El pecoso seguía en las nubes, una sensación extraña y cálida le recorría el cuerpo cada vez que recordaba cómo los labios de Carlos se habían amoldado a los suyos frente a Max. Era una mezcla de triunfo y... algo más que no quería admitir. ¿Eso lo hacía su novio? Bueno, técnicamente lo había dicho frente a todo mundo.
—¡Pecas! —La voz del español lo sacó abruptamente de sus pensamientos.
Sergio lo miró de reojo, con esa expresión de fastidio perfectamente ensayada, aunque su corazón diera un pequeño salto al escucharlo.
—¿Qué quieres? —preguntó, torciendo los ojos mientras intentaba no sonrojarse.
—Ya llegamos —respondió Carlos con una sonrisa satisfecha, estacionando la moto frente a la mansión de los Pérez.
—Bueno —replicó Sergio con desdén, mientras se bajaba del vehículo.
Cuando sus pies tocaron el suelo, se quedó ahí, inmóvil por un instante, mirando al español con una mirada intensa que mezclaba algo de duda con determinación. Antes de que pudiera siquiera pensarlo dos veces, se acercó de golpe y lo besó.
Al principio, Carlos no se movió, sorprendido por la iniciativa del pecoso. Pero tan pronto como se dio cuenta de lo que estaba sucediendo, tomó control de la situación, profundizando el beso mientras lo sujetaba suavemente de la cintura.
Sergio se separó con un leve jadeo, sus mejillas ardiendo y su respiración agitada. Algo en su interior pedía más. Y fue ese deseo, más fuerte que su orgullo, lo que lo llevó a jalar al español de la chaqueta y arrastrarlo hasta una bodega vacía cercana.
—¿Qué haces? —preguntó Carlos, aunque su tono no mostraba objeción alguna.
—Cállate —respondió Sergio con firmeza, cerrando la puerta tras ellos.

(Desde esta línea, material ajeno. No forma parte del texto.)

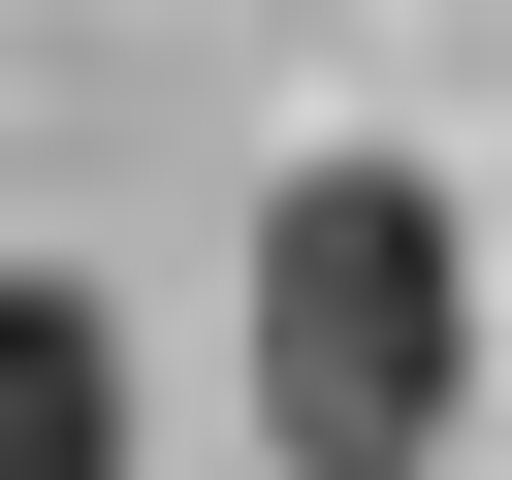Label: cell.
Instances as JSON below:
<instances>
[{
    "instance_id": "obj_1",
    "label": "cell",
    "mask_w": 512,
    "mask_h": 480,
    "mask_svg": "<svg viewBox=\"0 0 512 480\" xmlns=\"http://www.w3.org/2000/svg\"><path fill=\"white\" fill-rule=\"evenodd\" d=\"M448 384H480V256H448V160H288L256 192V480H448Z\"/></svg>"
},
{
    "instance_id": "obj_2",
    "label": "cell",
    "mask_w": 512,
    "mask_h": 480,
    "mask_svg": "<svg viewBox=\"0 0 512 480\" xmlns=\"http://www.w3.org/2000/svg\"><path fill=\"white\" fill-rule=\"evenodd\" d=\"M0 480H128V320L64 256H0Z\"/></svg>"
}]
</instances>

Y entonces, bajo la tenue luz de la bodega y entre susurros apenas audibles, todo lo que había estado acumulándose entre ambos finalmente explotó. Cada beso se volvía más profundo, cada caricia más audaz. Sergio dejó de pensar en todo lo que no debía hacer y simplemente se dejó llevar por el calor que lo envolvía, por las manos de Carlos que parecían saber exactamente cómo tocarlo.
Maldita calentura.
Sergio salió de la bodega tambaleándose ligeramente, con una mueca de incomodidad en su rostro. No era solo la leve cojera lo que lo preocupaba, sino el inconfundible aroma de las feromonas que lo rodeaban, marcándolo como el omega de alguien más. De Carlos. Maldijo en voz baja mientras ajustaba su chaqueta, tratando de neutralizar el aroma con un pañuelo impregnado de esencia floral que llevaba siempre en su bolsillo.
No podía dejar que su padre lo oliera.
Si Michael Pérez, un alfa tan protector como imponente, llegaba a captar el aroma de otro alfa en la casa, no solo sospecharía, sino que exigiría respuestas. Y las respuestas eran lo último que Sergio estaba dispuesto a dar.
Carlos, por otro lado, permaneció unos segundos más dentro de la bodega. Observó al pecoso marcharse con esa torpeza adorable que siempre le sacaba una sonrisa. Había algo tan entrañable en cómo Sergio intentaba mantener su orgullo intacto, incluso después de sucumbir completamente a él.
Sin embargo, esa calidez se evaporó en el instante en que su mirada captó una figura conocida a lo lejos.
Jos Verstappen.
El corazón de Carlos dio un vuelco. Podía reconocer esa presencia dominante y desagradable desde cualquier distancia. El patriarca de los Verstappen caminaba con su característico porte frío e intimidante, acompañado de su hijo, Max, quien parecía casi tan irritante como su padre.